• **Text for analysis**:
# # # # # # #

Steen Bo Frandsen (University of Southern Denmark) – The Danish-German border: Historical Rights, National Self-determination and Minorities

More than half a century after the end of one of the first violent national border conflicts the Danish-German disagreement over the region of Schlewig returned to the agenda of international politics. Although Denmark had been neutral throughout the Great War the border question was brought into the peace negotiations in Paris. In the end this international framework produced a stable solution. Two plebiscites were held to establish a new dividing line. The border of 1920 still exists today.

In the process the arguments of historical rights lost much of their old strength. On the Danish side there was a growing consciousness that the principle of national self-determination could function as a means to win back at least the Danish part of the lost region. The paper will discuss this process and analyse how the border was actually drawn. Even if the plebiscites provided very clear results the voting mode of the two zones was not the same, and they did of course end up producing two national minorities. The plebiscites also clearly were set within a national context as the population could only vote for Denmark or Germany. They were given no alternative.

Border conflicts are generally positioned within national history narratives. They almost always tend to ignore the importance of international politics and strategic issues. A link between regional or local dimensions and the international level is important to stress – also in order to make a critical discussion of principles like national self-determination possible.

Charlotte Alston (Northumbria University) – Representing Russia’s rights at and around the Paris Peace Conference

Ivan Sablin (University of Heidelberg) – The Wilsonian Moment in Siberia and the Far East: Buryat-Mongols and Koreans between the Paris Peace Conference and the Comintern, 1919–1920

The Russian–Soviet imperial transformation can be understood in terms of three consecutive albeit overlapping processes and with the help of three theoretical approaches. Ilya Gerasimov’s application of the concept of the imperial revolution to Russia explained why nationalist activists overwhelmingly campaigned for autonomy rather than independence of their communities until late 1917–early 1918. Erez Manela’s metaphor of the “Wilsonian moment” highlighted the global spread of the idea of national sovereignty as a major element in a liberal post-imperial world order in 1918–1919. Prasenjit Duara’s concept of the new imperialism proved suitable for grasping the rising popularity of the Bolsheviks among nationalists since 1919, due to the former’s support of nationalism in exchange for political dependency and structural adjustments of the newly institutionalized communities. Employing the three approaches, the paper briefly outlines all three developments for the Buryat-Mongols and Koreans living in the former Russian Empire, explores the 1919 independence claims of a united Mongolia and of Korea in connection to the Paris Peace Conference, and discusses how the liberal post-imperial vision gave way to a more radical one centered on the Comintern. Direct appeals of Buryat-Mongol and Korean nationalists to Woodrow Wilson and the conference in early 1919, gave way to disillusionment with the Paris version of international liberalism and with the Russian anti-Bolsheviks, which together with the general radicalization of Korean and Buryat armed activists on site contributed to their rapprochement with the Bolsheviks and increased interest in the Comintern’s post-imperial (new imperial) project.

# # # # # # #

• **Provided information**:
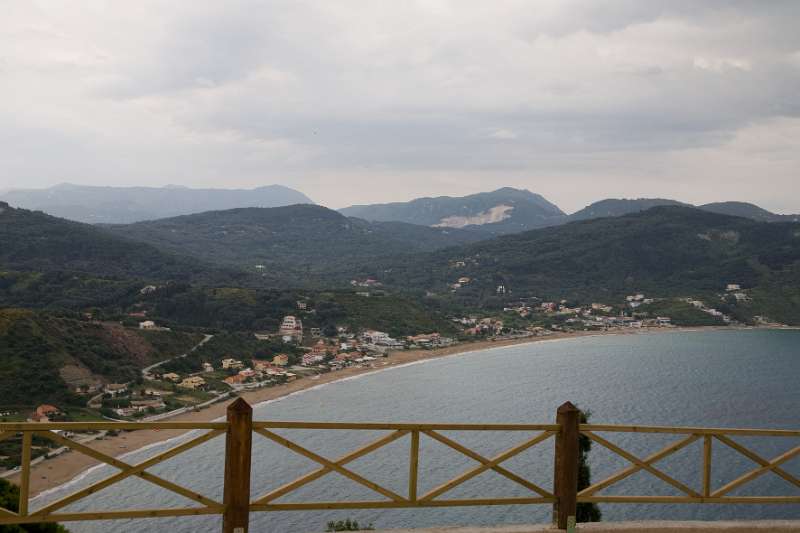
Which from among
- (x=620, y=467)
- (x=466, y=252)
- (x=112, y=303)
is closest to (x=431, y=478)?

# # # # # # #

• **Required tasks**:
1. Reproduce the passage of the abstracts between "More than half" and "still exists today.", inclusive, swapping "stable solution" for "lasting solution".
2. Decide whether each statement agrees with the abstracts, answering yes or no and quoting the words that settle it: (a) Denmark stayed neutral during the Great War. (b) Voters in the plebiscites could choose an option other than Denmark or Germany. (c) The two plebiscite zones used the same voting mode.

• **Solutions for each task**:
1.
More than half a century after the end of one of the first violent national border conflicts the Danish-German disagreement over the region of Schlewig returned to the agenda of international politics. Although Denmark had been neutral throughout the Great War the border question was brought into the peace negotiations in Paris. In the end this international framework produced a lasting solution. Two plebiscites were held to establish a new dividing line. The border of 1920 still exists today.

2.
(a) Yes: "Although Denmark had been neutral throughout the Great War"
(b) No: "the population could only vote for Denmark or Germany. They were given no alternative."
(c) No: "the voting mode of the two zones was not the same"